## Records for this exercise:
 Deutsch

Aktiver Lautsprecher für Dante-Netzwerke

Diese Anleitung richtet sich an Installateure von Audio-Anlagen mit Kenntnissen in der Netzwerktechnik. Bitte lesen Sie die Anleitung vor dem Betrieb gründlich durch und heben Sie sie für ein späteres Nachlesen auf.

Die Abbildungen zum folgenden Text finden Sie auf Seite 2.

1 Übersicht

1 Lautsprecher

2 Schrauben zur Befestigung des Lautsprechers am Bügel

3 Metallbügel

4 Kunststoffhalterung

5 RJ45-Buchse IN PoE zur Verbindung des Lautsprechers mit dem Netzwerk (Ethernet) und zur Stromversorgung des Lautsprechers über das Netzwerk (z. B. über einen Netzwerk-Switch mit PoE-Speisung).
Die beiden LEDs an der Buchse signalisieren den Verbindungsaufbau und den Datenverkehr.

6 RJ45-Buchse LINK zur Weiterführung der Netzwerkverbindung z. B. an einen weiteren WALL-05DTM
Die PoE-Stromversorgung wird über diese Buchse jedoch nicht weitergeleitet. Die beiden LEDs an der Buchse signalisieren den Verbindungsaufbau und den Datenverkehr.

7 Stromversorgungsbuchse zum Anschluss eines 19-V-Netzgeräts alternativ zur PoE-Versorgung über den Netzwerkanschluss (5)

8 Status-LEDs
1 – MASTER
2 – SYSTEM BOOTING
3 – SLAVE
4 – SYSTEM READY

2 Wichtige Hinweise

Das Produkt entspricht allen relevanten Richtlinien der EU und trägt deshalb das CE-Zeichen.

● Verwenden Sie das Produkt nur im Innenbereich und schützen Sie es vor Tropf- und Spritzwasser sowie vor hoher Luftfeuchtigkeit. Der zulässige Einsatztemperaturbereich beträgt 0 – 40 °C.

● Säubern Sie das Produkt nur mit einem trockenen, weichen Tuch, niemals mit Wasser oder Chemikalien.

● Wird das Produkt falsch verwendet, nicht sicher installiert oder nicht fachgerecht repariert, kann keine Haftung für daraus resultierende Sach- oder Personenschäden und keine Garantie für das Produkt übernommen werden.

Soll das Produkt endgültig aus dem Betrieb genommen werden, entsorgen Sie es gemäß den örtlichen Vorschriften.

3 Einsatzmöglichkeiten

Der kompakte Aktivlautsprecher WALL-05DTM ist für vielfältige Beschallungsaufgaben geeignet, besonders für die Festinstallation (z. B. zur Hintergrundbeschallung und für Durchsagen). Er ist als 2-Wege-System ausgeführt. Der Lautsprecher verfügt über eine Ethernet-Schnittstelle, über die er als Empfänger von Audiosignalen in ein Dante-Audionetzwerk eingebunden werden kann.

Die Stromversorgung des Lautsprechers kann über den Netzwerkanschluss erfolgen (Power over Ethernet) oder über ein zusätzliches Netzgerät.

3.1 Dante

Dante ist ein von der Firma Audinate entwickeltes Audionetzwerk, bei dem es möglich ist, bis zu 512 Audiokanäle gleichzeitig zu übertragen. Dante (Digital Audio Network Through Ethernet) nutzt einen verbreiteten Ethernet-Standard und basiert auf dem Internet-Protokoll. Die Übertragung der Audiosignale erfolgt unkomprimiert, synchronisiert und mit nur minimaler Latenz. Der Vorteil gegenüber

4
---
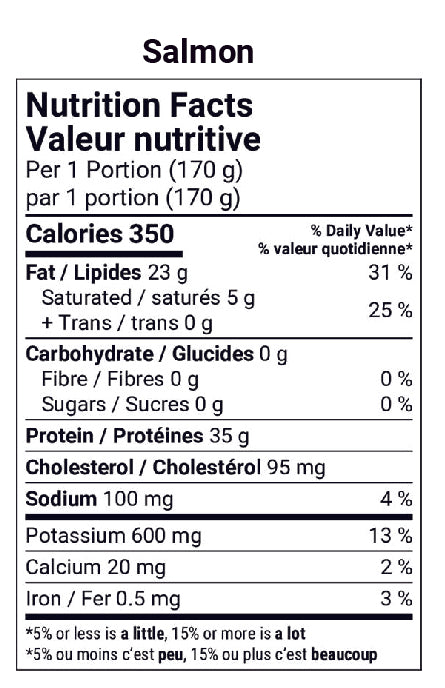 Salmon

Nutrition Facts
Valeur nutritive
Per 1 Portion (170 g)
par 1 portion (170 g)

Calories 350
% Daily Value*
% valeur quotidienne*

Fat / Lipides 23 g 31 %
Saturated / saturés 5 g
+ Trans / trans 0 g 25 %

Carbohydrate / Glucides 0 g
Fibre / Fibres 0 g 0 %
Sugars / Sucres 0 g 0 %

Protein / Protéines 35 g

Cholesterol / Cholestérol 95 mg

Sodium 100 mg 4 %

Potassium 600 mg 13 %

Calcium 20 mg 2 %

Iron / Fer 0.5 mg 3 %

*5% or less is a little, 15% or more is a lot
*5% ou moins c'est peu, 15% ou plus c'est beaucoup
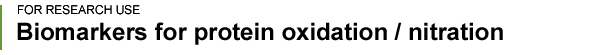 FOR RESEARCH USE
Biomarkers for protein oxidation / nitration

## Problem requirements:
Where the word "Netzwerkanschluss" occurs in a line of the records, copy that line.

## Response area:
7 Stromversorgungsbuchse zum Anschluss eines 19-V-Netzgeräts alternativ zur PoE-Versorgung über den Netzwerkanschluss (5)
Die Stromversorgung des Lautsprechers kann über den Netzwerkanschluss erfolgen (Power over Ethernet) oder über ein zusätzliches Netzgerät.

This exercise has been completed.